■ Your task
Please render every line of the records below as a numbered list, dropping the blank lines and leaving the pictures out.
** Start of Data entries **
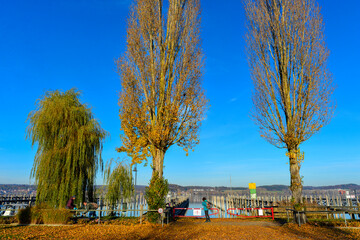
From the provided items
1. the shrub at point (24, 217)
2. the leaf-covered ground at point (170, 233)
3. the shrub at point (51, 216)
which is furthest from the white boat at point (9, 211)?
the leaf-covered ground at point (170, 233)

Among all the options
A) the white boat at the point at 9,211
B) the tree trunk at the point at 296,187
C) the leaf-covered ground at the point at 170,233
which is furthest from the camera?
the white boat at the point at 9,211

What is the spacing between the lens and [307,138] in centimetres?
1363

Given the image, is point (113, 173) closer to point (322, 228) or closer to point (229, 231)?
point (229, 231)

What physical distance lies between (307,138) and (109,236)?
1150 cm

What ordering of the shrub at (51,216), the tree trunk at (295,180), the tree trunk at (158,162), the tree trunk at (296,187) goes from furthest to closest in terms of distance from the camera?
the tree trunk at (158,162)
the tree trunk at (295,180)
the shrub at (51,216)
the tree trunk at (296,187)

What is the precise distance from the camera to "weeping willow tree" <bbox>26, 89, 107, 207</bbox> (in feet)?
52.9

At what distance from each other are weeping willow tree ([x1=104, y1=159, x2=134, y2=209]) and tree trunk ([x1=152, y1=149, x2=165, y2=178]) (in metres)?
8.04

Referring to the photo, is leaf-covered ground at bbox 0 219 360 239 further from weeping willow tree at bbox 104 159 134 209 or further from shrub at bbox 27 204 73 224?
weeping willow tree at bbox 104 159 134 209

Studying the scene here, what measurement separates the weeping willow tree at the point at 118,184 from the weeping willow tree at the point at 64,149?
3.16m

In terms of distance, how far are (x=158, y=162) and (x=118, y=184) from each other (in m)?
8.57

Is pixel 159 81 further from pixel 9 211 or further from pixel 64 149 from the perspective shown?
pixel 9 211

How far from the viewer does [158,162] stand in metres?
14.3

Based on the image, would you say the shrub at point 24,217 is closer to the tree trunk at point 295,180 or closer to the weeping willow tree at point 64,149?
the weeping willow tree at point 64,149

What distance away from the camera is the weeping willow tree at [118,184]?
** End of Data entries **
■ Result
1. From the provided items
2. 1. the shrub at point (24, 217)
3. 2. the leaf-covered ground at point (170, 233)
4. 3. the shrub at point (51, 216)
5. which is furthest from the white boat at point (9, 211)?
6. the leaf-covered ground at point (170, 233)
7. Among all the options
8. A) the white boat at the point at 9,211
9. B) the tree trunk at the point at 296,187
10. C) the leaf-covered ground at the point at 170,233
11. which is furthest from the camera?
12. the white boat at the point at 9,211
13. What is the spacing between the lens and [307,138] in centimetres?
14. 1363
15. Given the image, is point (113, 173) closer to point (322, 228) or closer to point (229, 231)?
16. point (229, 231)
17. What physical distance lies between (307,138) and (109,236)?
18. 1150 cm
19. What ordering of the shrub at (51,216), the tree trunk at (295,180), the tree trunk at (158,162), the tree trunk at (296,187) goes from furthest to closest in terms of distance from the camera?
20. the tree trunk at (158,162)
21. the tree trunk at (295,180)
22. the shrub at (51,216)
23. the tree trunk at (296,187)
24. What is the precise distance from the camera to "weeping willow tree" <bbox>26, 89, 107, 207</bbox> (in feet)?
25. 52.9
26. At what distance from each other are weeping willow tree ([x1=104, y1=159, x2=134, y2=209]) and tree trunk ([x1=152, y1=149, x2=165, y2=178]) (in metres)?
27. 8.04
28. Referring to the photo, is leaf-covered ground at bbox 0 219 360 239 further from weeping willow tree at bbox 104 159 134 209 or further from shrub at bbox 27 204 73 224?
29. weeping willow tree at bbox 104 159 134 209
30. Studying the scene here, what measurement separates the weeping willow tree at the point at 118,184 from the weeping willow tree at the point at 64,149?
31. 3.16m
32. In terms of distance, how far are (x=158, y=162) and (x=118, y=184) from each other (in m)?
33. 8.57
34. Is pixel 159 81 further from pixel 9 211 or further from pixel 64 149 from the perspective shown?
35. pixel 9 211
36. How far from the viewer does [158,162] stand in metres?
37. 14.3
38. Based on the image, would you say the shrub at point 24,217 is closer to the tree trunk at point 295,180 or closer to the weeping willow tree at point 64,149?
39. the weeping willow tree at point 64,149
40. What distance away from the camera is the weeping willow tree at [118,184]?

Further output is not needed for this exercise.